[Stored data entries]
________________________

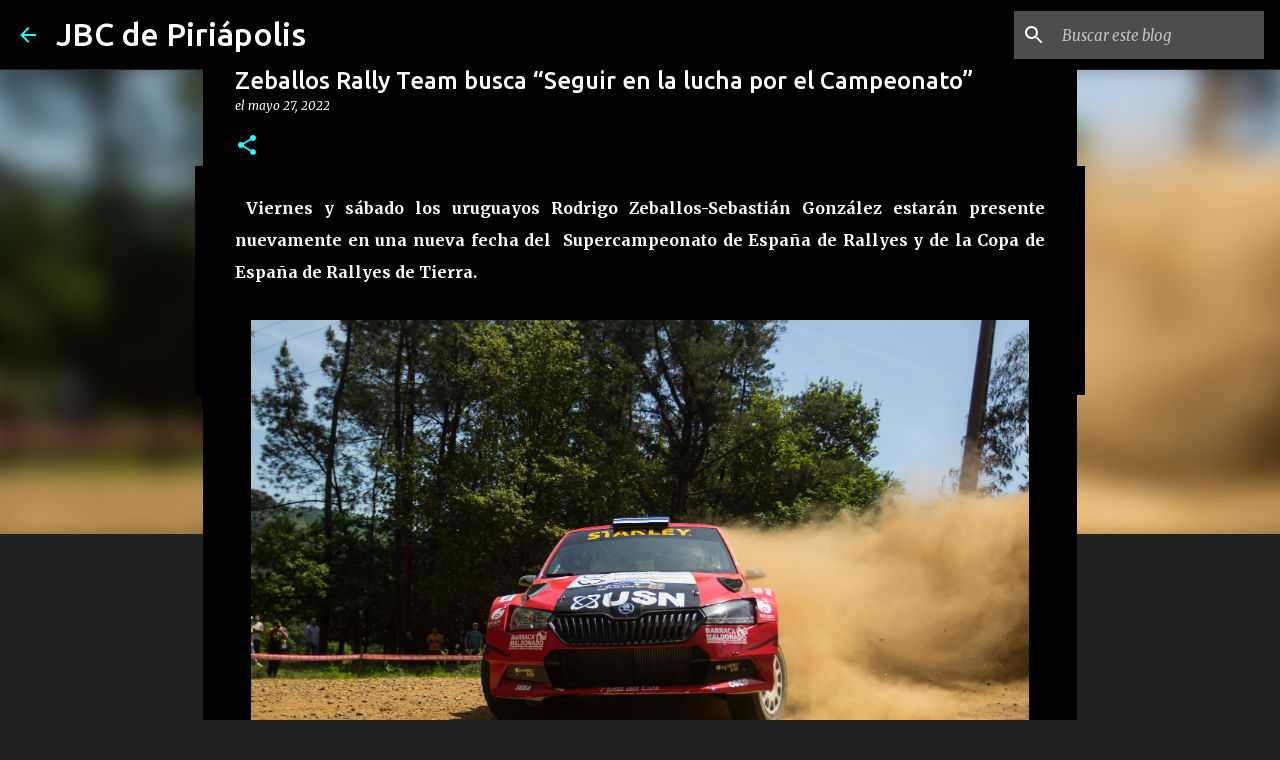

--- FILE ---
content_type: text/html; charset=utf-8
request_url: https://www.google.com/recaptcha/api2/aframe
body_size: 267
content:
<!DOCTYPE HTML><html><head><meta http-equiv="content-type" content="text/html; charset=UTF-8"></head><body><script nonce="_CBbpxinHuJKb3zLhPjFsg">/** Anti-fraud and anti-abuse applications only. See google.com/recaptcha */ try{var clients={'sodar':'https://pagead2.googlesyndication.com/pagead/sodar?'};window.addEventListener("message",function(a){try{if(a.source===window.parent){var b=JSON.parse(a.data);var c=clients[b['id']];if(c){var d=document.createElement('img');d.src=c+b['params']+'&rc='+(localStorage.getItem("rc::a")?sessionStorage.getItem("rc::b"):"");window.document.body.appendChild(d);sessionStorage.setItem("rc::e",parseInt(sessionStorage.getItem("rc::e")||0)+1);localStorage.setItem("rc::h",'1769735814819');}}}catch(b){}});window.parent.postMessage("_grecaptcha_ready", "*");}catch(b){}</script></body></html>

________________________

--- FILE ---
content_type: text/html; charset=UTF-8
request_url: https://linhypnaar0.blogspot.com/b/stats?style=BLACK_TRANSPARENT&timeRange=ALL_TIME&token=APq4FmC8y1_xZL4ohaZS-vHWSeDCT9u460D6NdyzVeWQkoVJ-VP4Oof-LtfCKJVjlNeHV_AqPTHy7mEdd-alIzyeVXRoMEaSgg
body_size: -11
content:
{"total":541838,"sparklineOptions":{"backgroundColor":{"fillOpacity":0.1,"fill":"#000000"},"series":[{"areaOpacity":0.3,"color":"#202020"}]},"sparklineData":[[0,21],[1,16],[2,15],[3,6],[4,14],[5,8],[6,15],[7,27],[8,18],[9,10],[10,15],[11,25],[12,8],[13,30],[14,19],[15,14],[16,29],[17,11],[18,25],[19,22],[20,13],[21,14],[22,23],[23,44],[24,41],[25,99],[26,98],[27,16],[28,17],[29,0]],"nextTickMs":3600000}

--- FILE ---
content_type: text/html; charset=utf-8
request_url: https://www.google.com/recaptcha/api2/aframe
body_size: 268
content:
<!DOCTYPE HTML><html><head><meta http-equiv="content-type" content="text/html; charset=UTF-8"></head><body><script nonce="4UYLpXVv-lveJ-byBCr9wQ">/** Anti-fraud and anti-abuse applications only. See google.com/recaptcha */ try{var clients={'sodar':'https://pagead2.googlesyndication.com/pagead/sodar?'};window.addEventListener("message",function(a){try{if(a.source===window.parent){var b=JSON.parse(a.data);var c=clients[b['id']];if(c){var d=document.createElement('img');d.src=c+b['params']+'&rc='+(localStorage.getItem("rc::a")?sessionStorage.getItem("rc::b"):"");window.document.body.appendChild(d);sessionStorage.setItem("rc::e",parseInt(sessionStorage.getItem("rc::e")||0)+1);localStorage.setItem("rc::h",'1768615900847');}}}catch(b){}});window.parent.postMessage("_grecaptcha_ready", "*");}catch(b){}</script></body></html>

________________________

Which of the lines above include the word "sessionStorage"? List those lines.

→ TASK SOLUTION:
<!DOCTYPE HTML><html><head><meta http-equiv="content-type" content="text/html; charset=UTF-8"></head><body><script nonce="_CBbpxinHuJKb3zLhPjFsg">/** Anti-fraud and anti-abuse applications only. See google.com/recaptcha */ try{var clients={'sodar':'https://pagead2.googlesyndication.com/pagead/sodar?'};window.addEventListener("message",function(a){try{if(a.source===window.parent){var b=JSON.parse(a.data);var c=clients[b['id']];if(c){var d=document.createElement('img');d.src=c+b['params']+'&rc='+(localStorage.getItem("rc::a")?sessionStorage.getItem("rc::b"):"");window.document.body.appendChild(d);sessionStorage.setItem("rc::e",parseInt(sessionStorage.getItem("rc::e")||0)+1);localStorage.setItem("rc::h",'1769735814819');}}}catch(b){}});window.parent.postMessage("_grecaptcha_ready", "*");}catch(b){}</script></body></html>
<!DOCTYPE HTML><html><head><meta http-equiv="content-type" content="text/html; charset=UTF-8"></head><body><script nonce="4UYLpXVv-lveJ-byBCr9wQ">/** Anti-fraud and anti-abuse applications only. See google.com/recaptcha */ try{var clients={'sodar':'https://pagead2.googlesyndication.com/pagead/sodar?'};window.addEventListener("message",function(a){try{if(a.source===window.parent){var b=JSON.parse(a.data);var c=clients[b['id']];if(c){var d=document.createElement('img');d.src=c+b['params']+'&rc='+(localStorage.getItem("rc::a")?sessionStorage.getItem("rc::b"):"");window.document.body.appendChild(d);sessionStorage.setItem("rc::e",parseInt(sessionStorage.getItem("rc::e")||0)+1);localStorage.setItem("rc::h",'1768615900847');}}}catch(b){}});window.parent.postMessage("_grecaptcha_ready", "*");}catch(b){}</script></body></html>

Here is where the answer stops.